Aufgabe 1:
Benenne im Artikel über die Besatzungsfantasie „Eurokrise“ in „Schuldenkrise“ um und gib dabei den Abschnitt wieder, der mit den Worten um „Neues Deutschland 03.03.2018“ beginnt und mit „Fremdherrschaft an Boden.“ endet.
Aufgabe 2:
Welcher Zeitung soll laut dem Artikel über die Besatzungsfantasie die Quelle für Alice Weidels Äußerungen vorliegen?
Aufgabe 3:
Schreibe den Artikel über die Besatzungsfantasie im Anschluss an seinen letzten Satz weiter.

══ Ausgangstext ══

Besetzt!

Wieso gewinnt die absurde These, wonach die Bundesrepublik Deutschland noch immer von den Alliierten heimlich beherrscht werde, derzeit an Popularität?

Von Tomasz Konicz

Neues Deutschland 03.03.2018

 

Deutschland ist nicht frei! Es wird von dunklen, angelsächsischen Mächten geknechtet, ist ferngesteuert von einer hinter den Kulissen agierenden Besatzungsmacht, der die deutsche Regierung in Wahrheit dient. Unter all den wirren Obsessionen, mit denen die Neue Deutsche Rechte im Überfluss gesegnet ist, sticht die populäre Besatzungsfantasie durch ihre vollendete Loslösung von der Realität noch hervor. Hier geht Ideologie in bloße Weltanschauung über. Während die Bundesrepublik im Gefolge der Eurokrise mittels Schäubles Spardiktat zur unumstrittenen Führungsmacht Europas aufstieg, während die deutsche und die französische Regierung gerade über eine eigenständige militärische Strategie, mithin über die europäische Bombe verhandeln, gewinnen in den blühenden politischen Wahnräumen zunehmend Ängste vor - zumeist US-amerikanischer - Fremdherrschaft an Boden.

 

Bekanntlich waren es die im Wahlkampf publik gewordenen Wahnvorstellungen der AfD-Spitzenkandidatin Alice Weidel aus einer Quelle, die der »Welt am Sonntag« vorliegen soll, die dieser Besatzungsfantasie zur bundesweiten Prominenz verhalfen. Laut einer E-Mail Weidels, die sie noch vor ihrer AfD-Kandidatur verschickt habe, sei die Bundesrepublik gar nicht souverän, die Regierung bestehe aus - so wörtlich - »Schweinen«, bei denen es sich um »Marionetten« der Siegermächte des Zweiten Weltkrieges handele. Diese, in Gestalt der USA, sollen also immer noch, gewissermaßen hinter den Kulissen, die Bundesrepublik fernsteuern.

═══
══ Gezeigte Auflistung ══

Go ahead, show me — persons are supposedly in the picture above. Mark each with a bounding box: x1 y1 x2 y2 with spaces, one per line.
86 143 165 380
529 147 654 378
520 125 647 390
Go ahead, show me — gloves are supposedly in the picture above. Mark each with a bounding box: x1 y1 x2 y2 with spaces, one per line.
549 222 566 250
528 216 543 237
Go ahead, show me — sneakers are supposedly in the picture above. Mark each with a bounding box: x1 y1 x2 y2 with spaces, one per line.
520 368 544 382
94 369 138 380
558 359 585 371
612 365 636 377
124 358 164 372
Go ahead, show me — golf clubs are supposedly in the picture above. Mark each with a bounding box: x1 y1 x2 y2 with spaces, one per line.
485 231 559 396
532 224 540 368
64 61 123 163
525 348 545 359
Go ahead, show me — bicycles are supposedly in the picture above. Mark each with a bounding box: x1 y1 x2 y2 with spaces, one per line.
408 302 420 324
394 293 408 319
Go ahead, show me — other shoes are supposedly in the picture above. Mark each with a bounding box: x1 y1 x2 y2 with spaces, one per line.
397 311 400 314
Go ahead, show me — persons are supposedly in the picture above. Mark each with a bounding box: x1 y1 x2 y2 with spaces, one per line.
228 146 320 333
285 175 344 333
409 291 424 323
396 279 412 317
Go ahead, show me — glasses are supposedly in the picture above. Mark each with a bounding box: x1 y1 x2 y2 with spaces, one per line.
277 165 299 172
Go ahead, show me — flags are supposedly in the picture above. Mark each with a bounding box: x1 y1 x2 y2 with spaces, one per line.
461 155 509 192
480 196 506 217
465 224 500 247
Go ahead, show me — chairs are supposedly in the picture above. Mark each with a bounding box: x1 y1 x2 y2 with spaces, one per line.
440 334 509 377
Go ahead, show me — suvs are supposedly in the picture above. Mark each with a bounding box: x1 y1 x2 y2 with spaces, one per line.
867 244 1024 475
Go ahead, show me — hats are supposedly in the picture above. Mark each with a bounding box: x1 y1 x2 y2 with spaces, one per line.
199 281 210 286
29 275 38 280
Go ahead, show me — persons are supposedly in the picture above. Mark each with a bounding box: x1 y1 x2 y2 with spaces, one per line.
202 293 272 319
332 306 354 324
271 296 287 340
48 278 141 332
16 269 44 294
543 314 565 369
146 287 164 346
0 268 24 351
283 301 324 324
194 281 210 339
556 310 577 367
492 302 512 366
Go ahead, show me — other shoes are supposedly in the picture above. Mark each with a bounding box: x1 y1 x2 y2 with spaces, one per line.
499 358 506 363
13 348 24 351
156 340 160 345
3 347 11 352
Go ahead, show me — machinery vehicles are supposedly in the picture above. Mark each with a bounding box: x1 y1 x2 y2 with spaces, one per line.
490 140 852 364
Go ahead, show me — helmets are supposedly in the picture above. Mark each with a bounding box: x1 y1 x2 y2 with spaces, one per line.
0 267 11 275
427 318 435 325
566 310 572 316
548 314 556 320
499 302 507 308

═══

Erwartete Antwort 1:
Neues Deutschland 03.03.2018

 

Deutschland ist nicht frei! Es wird von dunklen, angelsächsischen Mächten geknechtet, ist ferngesteuert von einer hinter den Kulissen agierenden Besatzungsmacht, der die deutsche Regierung in Wahrheit dient. Unter all den wirren Obsessionen, mit denen die Neue Deutsche Rechte im Überfluss gesegnet ist, sticht die populäre Besatzungsfantasie durch ihre vollendete Loslösung von der Realität noch hervor. Hier geht Ideologie in bloße Weltanschauung über. Während die Bundesrepublik im Gefolge der Schuldenkrise mittels Schäubles Spardiktat zur unumstrittenen Führungsmacht Europas aufstieg, während die deutsche und die französische Regierung gerade über eine eigenständige militärische Strategie, mithin über die europäische Bombe verhandeln, gewinnen in den blühenden politischen Wahnräumen zunehmend Ängste vor - zumeist US-amerikanischer - Fremdherrschaft an Boden.

Erwartete Antwort 2:
Der »Welt am Sonntag«.

Erwartete Antwort 3:
 

Diese Besatzungsfantasie ist aber nicht nur in der Neuen Rechten populär, sie ist Teil des weltanschaulichen Schmierstoffs der jungdeutschen Querfronttendenzen. Auch das in offene Regression übergehende sozialdemokratische Urgestein Albrecht Müller, seines Zeichens Chef der einflussreichen »Nachdenkseiten«, hat sich dieser Wahnvorstellung anlässlich der NSA-Abhöraffäre hingegeben. Die Selbstverständlichkeit, dass auch verbündete kapitalistische Staaten untereinander Spionage betreiben, verleitete Müller - unter Verweis auf die Stationierung von US-Truppen in der BRD - zu der Behauptung, dass es »nichts Neues« sei, dass »Deutschland kein souveräner Staat ist«.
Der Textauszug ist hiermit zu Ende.